The problem: Give back exactly the line containing "SLIEDE OREGON RSN 82cm" and all that follow it in the data below, with the pictures left out.

[Items listed in a dataset]
▼▼▼

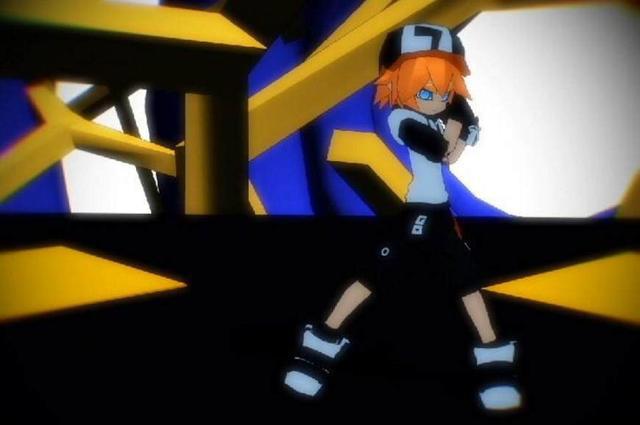 国漫七月新番简讯，挑一部愉快过暑假吧！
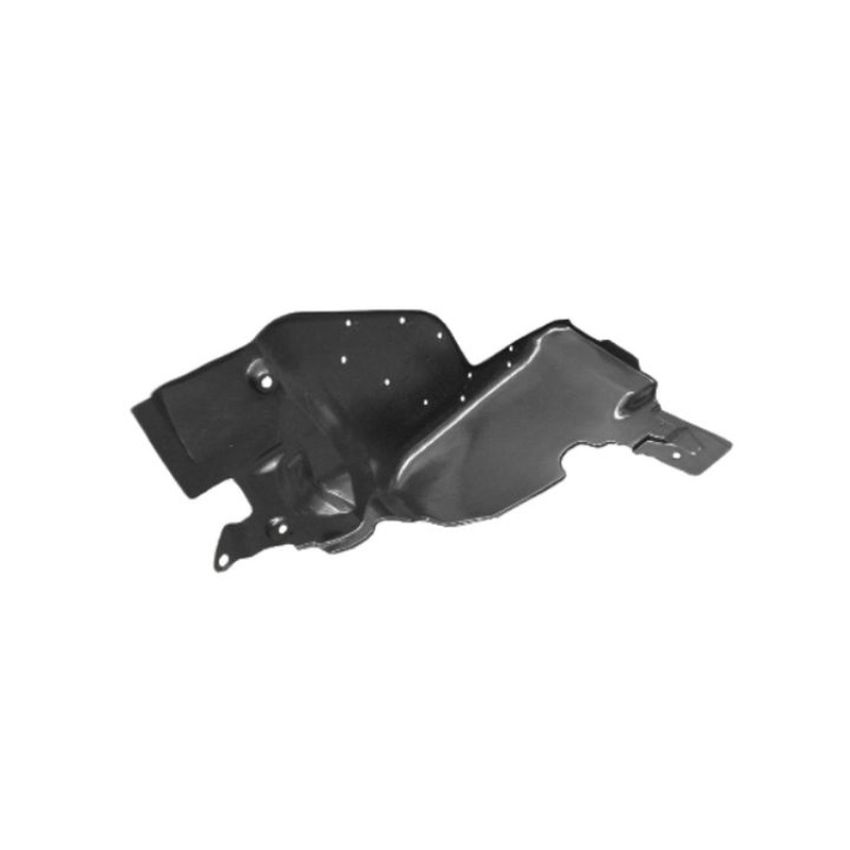 LH LOWER ENGINE COVER SUBARU IMPREZA 08-11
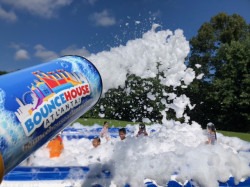 Foam20Party202 1661275649 Foam Machine (no pit)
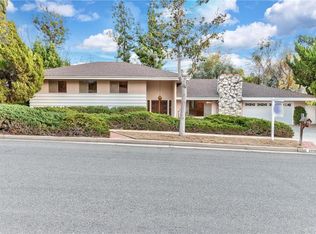 2818 Sunnywood Dr, Fullerton, CA 92835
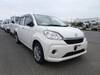 DAIHATSU BOON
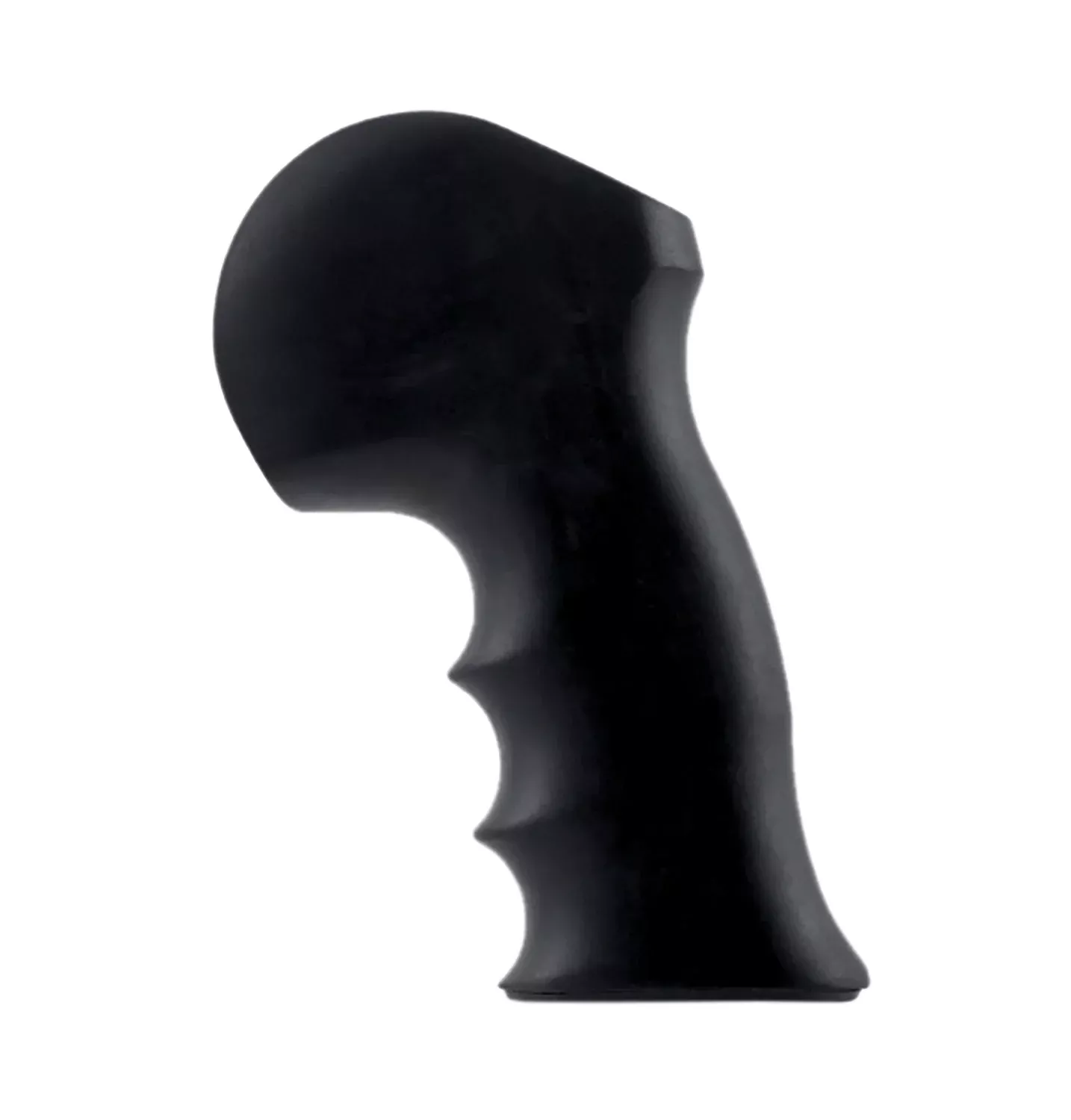 Thompson/Center Encore Pro Hunter Grip Rubber – Factory Replacement Grip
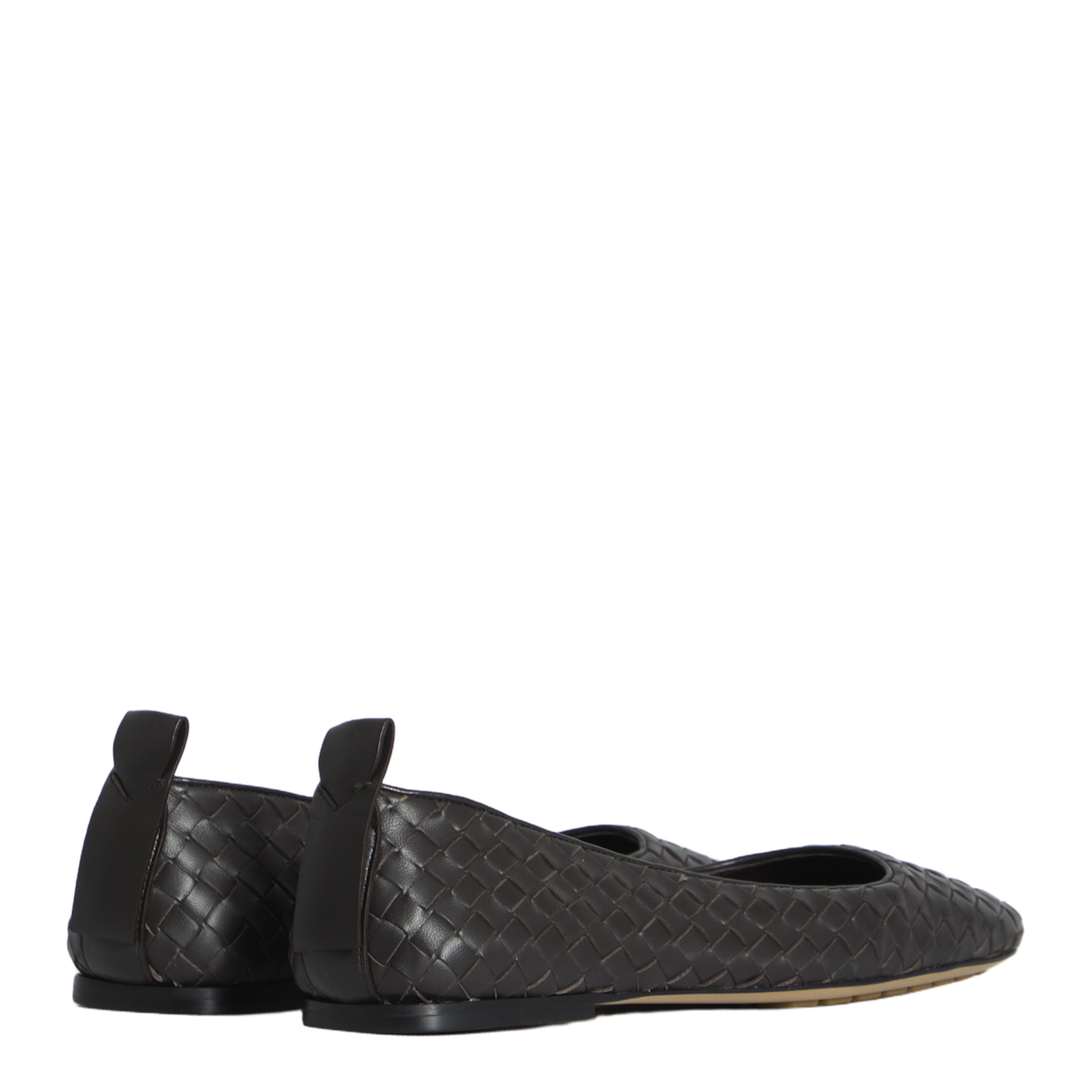 Flat Shoes - Image 3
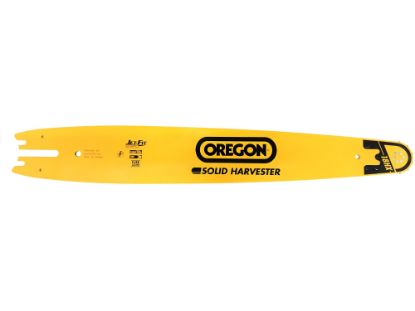SLIEDE OREGON RSN 82cm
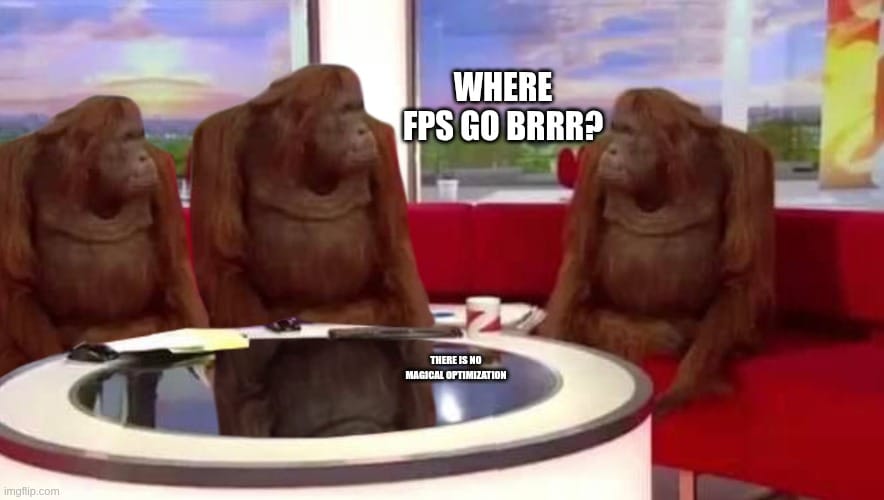Meme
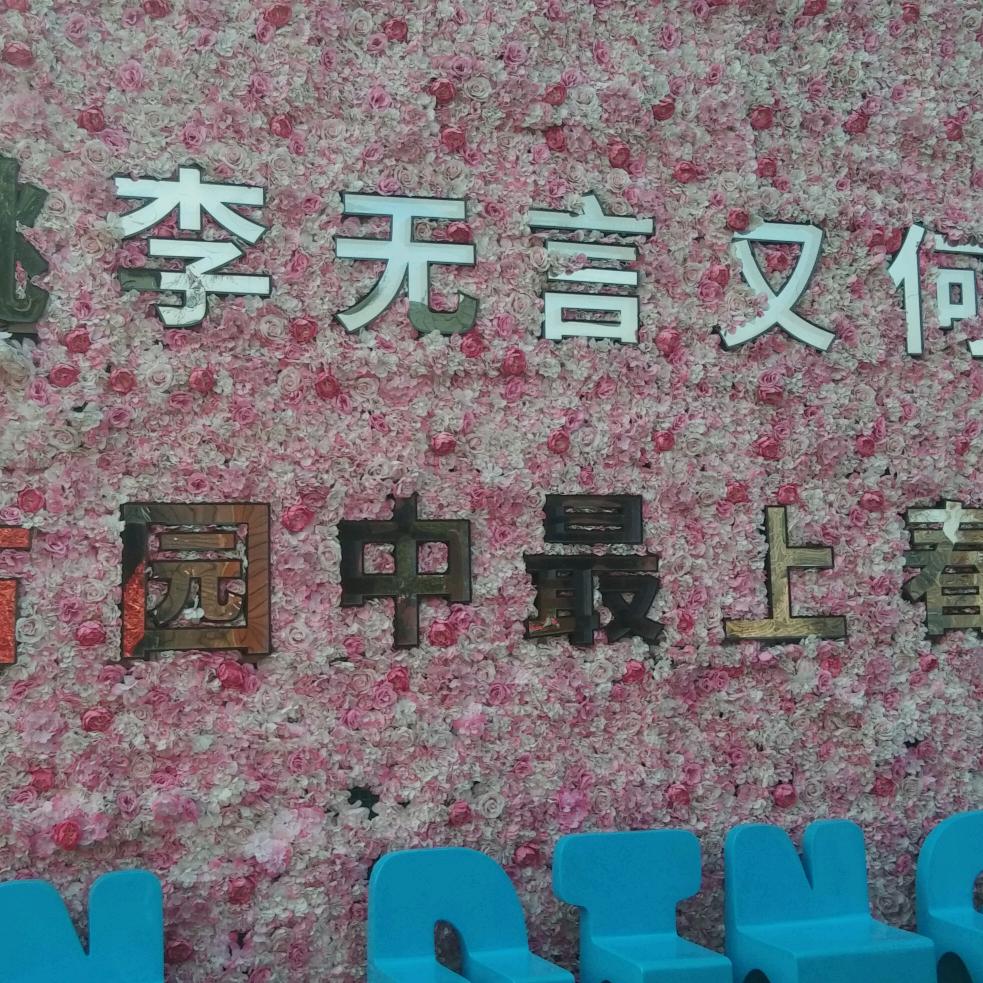 国哥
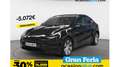 Tesla Model Y Gran Autonomia AWD Negro - thumbnail 1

▲▲▲

Result of this exercise:
SLIEDE OREGON RSN 82cm
Meme
 国哥
 Tesla Model Y Gran Autonomia AWD Negro - thumbnail 1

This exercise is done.